_Selected excerpt_:

════════

Hacker Newsnew | past | comments | ask | show | jobs | submitlogin

There's some real things I want to appreciate & root into here, but as a geek growing up, one of my greatest & most persistence annoyances was how easy & happy it was for so many around me to pick being so ignorant, so blind, so insular.

Heck yes ignoring the world & big matters makes you happier. Heck yes keeping blinders on & seeing less is safer, more secure, simpler.

But fuck that. Fuck ignorance. Face things, see the scope of things. I hated the choice of ignorance then. Today I can at least accept that there's validity in multiple paths. But when we dock the people opting into the world for the real emption, empathy, & pain they experiemce for trying to see more? This is a modern mind-poison. There's so little to be said for being aware, for caring, by any measurable form. But we should. Boiling everything down to what is good for the individual is insufficient to maintain a society & this view will keep going on and on and on and it's so gross, so deeply deeply inadequate & shit.

Edit: there's a lot of very very sorry followups with people with really shitty social feeds & want-anxiety. Yes, that is some people's experience. But it hasnt been what I've seen. It hasnt been what people I know experince. Some of the greater hazards I've seen have been a kind of para-societal living-in-the-event that some people have, without any real stake, but I generally dont see anywhere near the level of Fear Uncertainty or Doubt the social-network-panic comments widely want to freak us out about. There is a knowing, real, & reasonable wokeness & solidarity, and so little of the negative pressures in my feeds that others tout, the people everywhere around me from so many decades & places are so much more nuanced & in tune & multifaceted in their view of the affairs & goings on than the media. This demonization of social media is a panic I simply dont see, anywhere. I think society has warped itself into an unjustified & unreasonable frenzie against something that is far less scary than we & especially the media make it out to be.



Social media isn't the world, or a big matter. One can still read/engage with the news without having to deal with as many dark patterns. We don't have a public digital square, but I'm not going to help Zuckerberg et al further privatize it at my own mental expense.


idk about that, a lot of news sources feel like they're optimizing for clicks too. where is some boring neutral news? then am i to broken to even stick with something like at this point lol maybe i need the clickbait

i agree with the main point, social media isnt the world. i think people forget that


> where is some boring neutral news?

In print form. That comes to your physical mailbox.

Newspapers are OK, but magazines are better, if you want "State of the world, processed and digested, after the fact, without the outrage of the moment leaking in."

I subscribe to... honestly more than I get around to reading fully, but part of it is to simply say, "Yes, I value this type of writing and information, please keep producing it."


> where is some boring neutral news?

https://en.wikipedia.org/wiki/Portal:Current_events

(And to a much lesser extend, https://text.npr.org/)


There are some news sources that are less click baity and partisan, such as Axios, DW, or Reuters. If you can read French, courrier international is decent too.

════════

_Exercise objective_:
Please reproduce the part of the comment thread on social media and news between "There's some real" and "blind, so insular.", inclusive.

Questions on scene geometry
════════

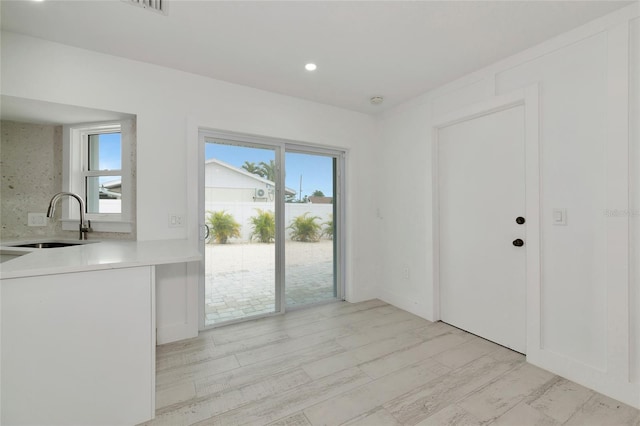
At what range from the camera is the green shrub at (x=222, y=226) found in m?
2.87

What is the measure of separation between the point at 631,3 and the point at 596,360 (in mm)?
2356

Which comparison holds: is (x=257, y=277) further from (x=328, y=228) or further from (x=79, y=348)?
(x=79, y=348)

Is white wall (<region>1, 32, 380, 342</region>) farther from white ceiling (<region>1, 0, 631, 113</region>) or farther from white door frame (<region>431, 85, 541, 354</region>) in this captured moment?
white door frame (<region>431, 85, 541, 354</region>)

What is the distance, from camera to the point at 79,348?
Answer: 141 cm

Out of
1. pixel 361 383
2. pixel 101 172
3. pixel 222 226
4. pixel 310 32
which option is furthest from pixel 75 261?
pixel 310 32

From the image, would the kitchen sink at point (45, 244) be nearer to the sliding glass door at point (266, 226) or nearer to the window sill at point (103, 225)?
the window sill at point (103, 225)

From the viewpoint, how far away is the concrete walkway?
2893 mm

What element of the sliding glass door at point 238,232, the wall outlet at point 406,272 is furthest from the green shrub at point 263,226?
the wall outlet at point 406,272

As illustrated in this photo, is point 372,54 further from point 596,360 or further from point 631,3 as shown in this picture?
point 596,360

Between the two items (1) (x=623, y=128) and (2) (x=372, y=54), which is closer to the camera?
(1) (x=623, y=128)

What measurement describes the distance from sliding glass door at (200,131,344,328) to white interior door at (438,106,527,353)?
1355mm

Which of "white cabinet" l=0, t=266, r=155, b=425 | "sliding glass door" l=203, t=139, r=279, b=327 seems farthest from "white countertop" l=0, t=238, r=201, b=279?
"sliding glass door" l=203, t=139, r=279, b=327

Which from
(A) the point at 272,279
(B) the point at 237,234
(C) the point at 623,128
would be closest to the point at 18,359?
(B) the point at 237,234

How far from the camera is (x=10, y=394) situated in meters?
1.26
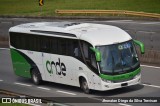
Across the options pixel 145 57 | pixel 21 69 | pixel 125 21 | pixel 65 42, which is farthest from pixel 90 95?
pixel 125 21

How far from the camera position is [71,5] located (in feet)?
242

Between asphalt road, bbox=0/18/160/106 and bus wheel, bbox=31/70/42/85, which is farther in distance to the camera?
bus wheel, bbox=31/70/42/85

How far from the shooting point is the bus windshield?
76.5 ft

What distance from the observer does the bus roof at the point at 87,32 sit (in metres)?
23.8

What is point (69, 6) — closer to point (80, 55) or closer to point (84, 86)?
point (80, 55)

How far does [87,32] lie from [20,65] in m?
5.92

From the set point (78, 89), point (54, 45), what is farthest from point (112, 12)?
point (78, 89)

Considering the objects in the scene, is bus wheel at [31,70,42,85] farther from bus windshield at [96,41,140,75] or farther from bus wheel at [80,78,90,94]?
bus windshield at [96,41,140,75]

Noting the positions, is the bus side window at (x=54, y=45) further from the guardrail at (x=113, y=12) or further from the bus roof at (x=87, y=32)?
the guardrail at (x=113, y=12)

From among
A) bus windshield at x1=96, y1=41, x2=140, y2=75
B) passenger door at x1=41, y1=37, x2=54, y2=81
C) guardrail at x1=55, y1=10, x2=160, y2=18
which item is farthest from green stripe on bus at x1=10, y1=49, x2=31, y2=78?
guardrail at x1=55, y1=10, x2=160, y2=18

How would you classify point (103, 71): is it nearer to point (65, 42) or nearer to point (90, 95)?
point (90, 95)

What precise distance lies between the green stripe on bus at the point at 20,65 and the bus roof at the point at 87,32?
5.92ft

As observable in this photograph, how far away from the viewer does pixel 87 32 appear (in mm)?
24375

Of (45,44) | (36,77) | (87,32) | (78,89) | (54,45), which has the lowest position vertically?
(36,77)
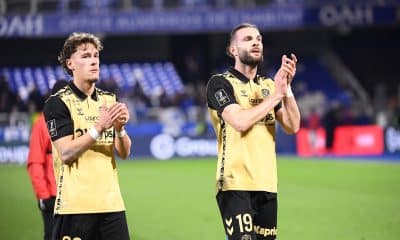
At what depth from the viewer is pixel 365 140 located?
28.2 meters

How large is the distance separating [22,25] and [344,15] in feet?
40.4

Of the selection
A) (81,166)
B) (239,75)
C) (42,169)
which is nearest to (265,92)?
(239,75)

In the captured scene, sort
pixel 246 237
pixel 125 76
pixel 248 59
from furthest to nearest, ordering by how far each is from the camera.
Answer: pixel 125 76
pixel 248 59
pixel 246 237

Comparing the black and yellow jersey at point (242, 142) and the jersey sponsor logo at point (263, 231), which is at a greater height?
the black and yellow jersey at point (242, 142)

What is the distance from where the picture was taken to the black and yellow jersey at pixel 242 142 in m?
6.38

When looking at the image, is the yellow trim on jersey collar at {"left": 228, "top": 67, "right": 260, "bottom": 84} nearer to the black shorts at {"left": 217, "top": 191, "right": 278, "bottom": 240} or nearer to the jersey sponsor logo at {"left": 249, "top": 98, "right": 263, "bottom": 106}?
the jersey sponsor logo at {"left": 249, "top": 98, "right": 263, "bottom": 106}

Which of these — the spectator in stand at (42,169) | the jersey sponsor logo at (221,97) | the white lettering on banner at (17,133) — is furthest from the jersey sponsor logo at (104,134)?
the white lettering on banner at (17,133)

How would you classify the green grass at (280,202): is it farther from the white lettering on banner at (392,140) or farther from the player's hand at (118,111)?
the player's hand at (118,111)

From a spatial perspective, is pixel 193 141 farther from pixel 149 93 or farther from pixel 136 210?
pixel 136 210

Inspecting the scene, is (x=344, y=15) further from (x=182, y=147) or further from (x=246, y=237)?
(x=246, y=237)

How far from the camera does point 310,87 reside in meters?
36.5

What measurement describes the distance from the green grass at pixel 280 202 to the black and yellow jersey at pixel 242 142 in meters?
4.57

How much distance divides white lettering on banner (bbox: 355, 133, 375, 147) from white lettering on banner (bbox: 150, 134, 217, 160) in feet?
16.0

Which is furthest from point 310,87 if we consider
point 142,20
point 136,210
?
point 136,210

════════

_Solution for this task_:
There's some real things I want to appreciate & root into here, but as a geek growing up, one of my greatest & most persistence annoyances was how easy & happy it was for so many around me to pick being so ignorant, so blind, so insular.